A heat exchanger contains 400 tubes with inner diameter of \(23 \mathrm{~mm}\) and outer diameter of \(25 \mathrm{~mm}\). The length of each tube is $3.7 \mathrm{~m}\(. The corrected log mean temperature difference is \)23^{\circ} \mathrm{C}$, while the inner surface convection heat transfer coefficient is \(3410 \mathrm{~W} / \mathrm{m}^{2} \cdot \mathrm{K}\) and the outer surface convection heat transfer coefficient is \(6820 \mathrm{~W} / \mathrm{m}^{2}\), \(\mathrm{K}\). If the thermal resistance of the tubes is negligible, determine the heat transfer rate.

Short answer

Answer: Using the given information and the calculations in the solution, the heat transfer rate in the heat exchanger can be found by the formula: \(q = U \cdot 400 A_{1} \cdot 23 \mathrm{~K}\) First, calculate the surface area of one tube (\(A_{1}\)): \(A_{1} = 2 \pi (0.0115 \mathrm{~m})(3.7 \mathrm{~m})\) Next, find the overall heat transfer coefficient (U): \(U = \left(\frac{1}{3410} + \frac{1}{6820}\right)^{-1}\) Finally, determine the heat transfer rate (q) using these values: \(q = U \cdot 400 A_{1} \cdot 23 \mathrm{~K}\) Perform these calculations to find the heat transfer rate in Watts (W).

Step-by-step solution

Determine the total surface area of the tubes

To find the total surface area of the tubes, we first need to calculate the surface area of one tube and then multiply it by the total number of tubes.

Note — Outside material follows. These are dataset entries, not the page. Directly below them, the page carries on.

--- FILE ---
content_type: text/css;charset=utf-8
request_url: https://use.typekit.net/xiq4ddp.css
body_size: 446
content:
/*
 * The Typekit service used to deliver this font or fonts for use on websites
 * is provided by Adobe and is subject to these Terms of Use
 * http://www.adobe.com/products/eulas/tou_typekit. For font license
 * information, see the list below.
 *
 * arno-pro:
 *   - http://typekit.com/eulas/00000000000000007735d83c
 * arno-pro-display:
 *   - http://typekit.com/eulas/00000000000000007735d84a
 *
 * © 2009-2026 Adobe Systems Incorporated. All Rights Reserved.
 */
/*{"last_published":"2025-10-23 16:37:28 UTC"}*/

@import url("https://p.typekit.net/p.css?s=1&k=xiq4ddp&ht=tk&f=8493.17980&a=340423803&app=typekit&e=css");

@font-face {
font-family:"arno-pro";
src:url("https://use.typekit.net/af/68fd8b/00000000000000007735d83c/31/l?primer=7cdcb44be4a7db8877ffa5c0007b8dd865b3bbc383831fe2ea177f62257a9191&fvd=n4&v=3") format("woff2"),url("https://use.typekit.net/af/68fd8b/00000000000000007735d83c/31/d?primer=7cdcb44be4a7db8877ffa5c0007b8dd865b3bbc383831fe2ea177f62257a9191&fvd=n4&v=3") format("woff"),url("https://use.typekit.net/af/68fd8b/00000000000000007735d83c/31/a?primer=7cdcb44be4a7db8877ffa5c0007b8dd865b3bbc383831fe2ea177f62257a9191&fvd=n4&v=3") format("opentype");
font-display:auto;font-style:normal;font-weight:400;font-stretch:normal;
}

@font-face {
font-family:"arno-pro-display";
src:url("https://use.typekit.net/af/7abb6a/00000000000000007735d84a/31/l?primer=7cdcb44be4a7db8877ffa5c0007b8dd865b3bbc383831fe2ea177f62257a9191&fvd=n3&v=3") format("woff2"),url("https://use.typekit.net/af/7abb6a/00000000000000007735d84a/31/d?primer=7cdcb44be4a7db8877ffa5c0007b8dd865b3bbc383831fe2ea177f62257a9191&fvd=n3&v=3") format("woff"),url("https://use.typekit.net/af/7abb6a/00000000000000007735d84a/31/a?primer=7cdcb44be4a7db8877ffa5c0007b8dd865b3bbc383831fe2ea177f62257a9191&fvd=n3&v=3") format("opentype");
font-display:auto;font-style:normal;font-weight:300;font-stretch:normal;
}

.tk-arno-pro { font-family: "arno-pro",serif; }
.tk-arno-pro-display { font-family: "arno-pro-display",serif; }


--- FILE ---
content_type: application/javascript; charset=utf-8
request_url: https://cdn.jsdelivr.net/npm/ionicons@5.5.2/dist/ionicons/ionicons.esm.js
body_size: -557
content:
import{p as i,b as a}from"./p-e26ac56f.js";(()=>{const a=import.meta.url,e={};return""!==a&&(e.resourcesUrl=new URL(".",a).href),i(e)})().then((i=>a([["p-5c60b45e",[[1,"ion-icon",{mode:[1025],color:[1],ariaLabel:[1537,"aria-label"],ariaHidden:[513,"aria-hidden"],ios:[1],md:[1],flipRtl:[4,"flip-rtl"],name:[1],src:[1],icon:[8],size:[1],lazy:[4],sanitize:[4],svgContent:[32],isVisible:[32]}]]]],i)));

The surface area of one tube can be found using the formula: \(A_{1} = 2 \pi r L\) Where \(r\) is the inner radius (half of the inner diameter) and \(L\) is the length of the tube. Let's calculate \(A_{1}\): \(A_{1} = 2 \pi (0.0115 \mathrm{~m})(3.7 \mathrm{~m})\) Now we can calculate the total surface area \(A_{total}\) by multiplying by the number of tubes: \(A_{total} = 400 A_{1}\)

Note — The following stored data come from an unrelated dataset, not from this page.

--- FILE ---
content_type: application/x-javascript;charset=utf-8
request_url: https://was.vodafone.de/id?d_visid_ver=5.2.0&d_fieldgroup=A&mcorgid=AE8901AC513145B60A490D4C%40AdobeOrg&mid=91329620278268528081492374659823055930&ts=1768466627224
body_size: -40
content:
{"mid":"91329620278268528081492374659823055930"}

Calculate the overall heat transfer coefficient

Since the thermal resistance of the tubes is negligible, we can calculate the overall heat transfer coefficient \(U\) using the convection heat transfer coefficients of the inner (\(h_{in}\)) and outer (\(h_{out}\)) surfaces: \(\frac{1}{U} = \frac{1}{h_{in}} + \frac{1}{h_{out}}\) Let's calculate \(U\): \(U = \left(\frac{1}{3410} + \frac{1}{6820}\right)^{-1}\)

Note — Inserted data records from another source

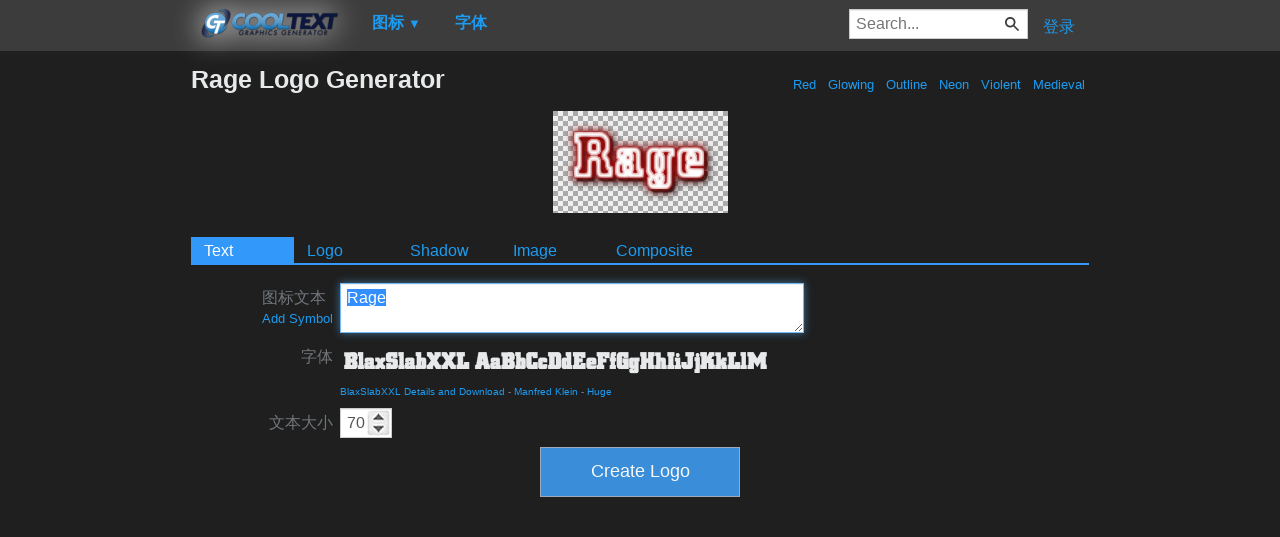

--- FILE ---
content_type: text/html; charset=utf-8
request_url: https://www.google.com/recaptcha/api2/aframe
body_size: 259
content:
<!DOCTYPE HTML><html><head><meta http-equiv="content-type" content="text/html; charset=UTF-8"></head><body><script nonce="_JNntN47MZvbYTyFSzj29g">/** Anti-fraud and anti-abuse applications only. See google.com/recaptcha */ try{var clients={'sodar':'https://pagead2.googlesyndication.com/pagead/sodar?'};window.addEventListener("message",function(a){try{if(a.source===window.parent){var b=JSON.parse(a.data);var c=clients[b['id']];if(c){var d=document.createElement('img');d.src=c+b['params']+'&rc='+(localStorage.getItem("rc::a")?sessionStorage.getItem("rc::b"):"");window.document.body.appendChild(d);sessionStorage.setItem("rc::e",parseInt(sessionStorage.getItem("rc::e")||0)+1);localStorage.setItem("rc::h",'1769341062868');}}}catch(b){}});window.parent.postMessage("_grecaptcha_ready", "*");}catch(b){}</script></body></html>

Determine the heat transfer rate using the overall heat transfer coefficient

Now we can determine the heat transfer rate \(q\) using the overall heat transfer coefficient (\(U\)), the total surface area (\(A_{total}\)), and the corrected log mean temperature difference (\(\Delta T_{m}\)): \(q = U A_{total} \Delta T_{m}\) Let's plug in the values to find \(q\): \(q = U \cdot 400 A_{1} \cdot 23 \mathrm{~K}\) The heat transfer rate \(q\) will be in Watts (W).